Each model is a variation on the same theme:

  • Take a reliable Japanese movement respected in the microbrand world.
  • Overlay it with a daring mechanical idea—satellite hours, coaxial retrogrades, jumping discs.
  • Design the case and crystal around that idea, not around the movement.
  • Refine, refine, refine, until that idea can stand on a fully in‑house base.

As a result, Otsuka Lotec’s watches do more than just showcase independent watch movements. They show how a small, focused brand can:

  • Use the same Miyota 9015 or 90S5 that powers countless microbrand divers and dress watches, yet deliver an experience that feels utterly singular.
  • Gradually move from modifying famous microbrand movements to designing a caliber like Cal.

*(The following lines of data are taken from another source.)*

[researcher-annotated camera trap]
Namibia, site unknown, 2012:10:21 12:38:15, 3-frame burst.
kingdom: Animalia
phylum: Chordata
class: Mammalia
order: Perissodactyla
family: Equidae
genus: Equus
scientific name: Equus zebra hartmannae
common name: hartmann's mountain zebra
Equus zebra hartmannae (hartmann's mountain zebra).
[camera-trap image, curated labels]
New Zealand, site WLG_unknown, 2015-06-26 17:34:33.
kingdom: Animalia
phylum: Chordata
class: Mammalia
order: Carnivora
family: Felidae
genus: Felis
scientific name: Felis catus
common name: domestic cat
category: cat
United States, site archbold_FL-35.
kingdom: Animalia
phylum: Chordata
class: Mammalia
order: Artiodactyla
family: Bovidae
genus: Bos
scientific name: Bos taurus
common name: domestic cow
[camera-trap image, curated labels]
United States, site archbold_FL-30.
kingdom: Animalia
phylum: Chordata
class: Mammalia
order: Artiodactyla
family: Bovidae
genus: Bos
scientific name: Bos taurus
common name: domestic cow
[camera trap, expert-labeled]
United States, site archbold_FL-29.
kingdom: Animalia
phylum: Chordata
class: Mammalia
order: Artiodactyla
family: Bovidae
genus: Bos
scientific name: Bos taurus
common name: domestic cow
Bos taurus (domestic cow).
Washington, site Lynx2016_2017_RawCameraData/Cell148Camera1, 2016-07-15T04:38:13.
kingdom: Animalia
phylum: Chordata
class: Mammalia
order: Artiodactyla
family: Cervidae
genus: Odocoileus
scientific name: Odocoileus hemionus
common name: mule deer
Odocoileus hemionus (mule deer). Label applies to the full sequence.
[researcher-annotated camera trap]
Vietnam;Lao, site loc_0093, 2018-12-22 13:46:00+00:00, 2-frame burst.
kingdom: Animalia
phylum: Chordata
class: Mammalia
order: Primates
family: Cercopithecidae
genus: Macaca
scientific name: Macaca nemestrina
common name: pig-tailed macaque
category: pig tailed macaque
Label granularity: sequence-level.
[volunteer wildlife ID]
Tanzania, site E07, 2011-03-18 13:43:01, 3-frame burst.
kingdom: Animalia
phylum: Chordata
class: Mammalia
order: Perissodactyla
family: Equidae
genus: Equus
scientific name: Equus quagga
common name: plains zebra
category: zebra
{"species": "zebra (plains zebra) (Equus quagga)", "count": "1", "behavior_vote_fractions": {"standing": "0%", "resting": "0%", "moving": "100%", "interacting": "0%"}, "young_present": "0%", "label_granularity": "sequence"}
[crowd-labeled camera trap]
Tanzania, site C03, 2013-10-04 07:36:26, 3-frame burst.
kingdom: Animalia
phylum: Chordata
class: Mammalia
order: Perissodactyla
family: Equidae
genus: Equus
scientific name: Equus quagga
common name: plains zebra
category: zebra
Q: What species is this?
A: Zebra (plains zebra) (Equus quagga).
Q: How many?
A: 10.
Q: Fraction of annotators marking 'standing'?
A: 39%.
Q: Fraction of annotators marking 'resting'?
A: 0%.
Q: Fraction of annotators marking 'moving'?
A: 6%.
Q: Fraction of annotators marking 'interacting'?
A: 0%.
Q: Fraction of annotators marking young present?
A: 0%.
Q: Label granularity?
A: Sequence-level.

SSGT, with 278 components, 30 jewels, five ball bearings, and complications that would feel at home in the vitrines of haute horlogerie.​
  • Anchor itself firmly in Japanese engineering culture, from the industrial design language of meters and gauges to the micro‑precision of MinebeaMitsumi ball bearings.

For anyone researching watch movements used by independent and micro brands, Otsuka Lotec is a compelling first chapter. It’s a case study in how to respect the practical realities of small‑scale watchmaking—by leaning on robust calibers like the Miyota 82S5, 90S5, and 9015—while still producing watches that look and feel like nothing else on the market.

And as more collectors discover these pieces, often one Instagram reel or forum post at a time, the quiet Miyota movements beating inside them are gaining a new kind of fame: not just as workhorses, but as the foundations on which some of the most imaginative independent Japanese watches of this generation are being built.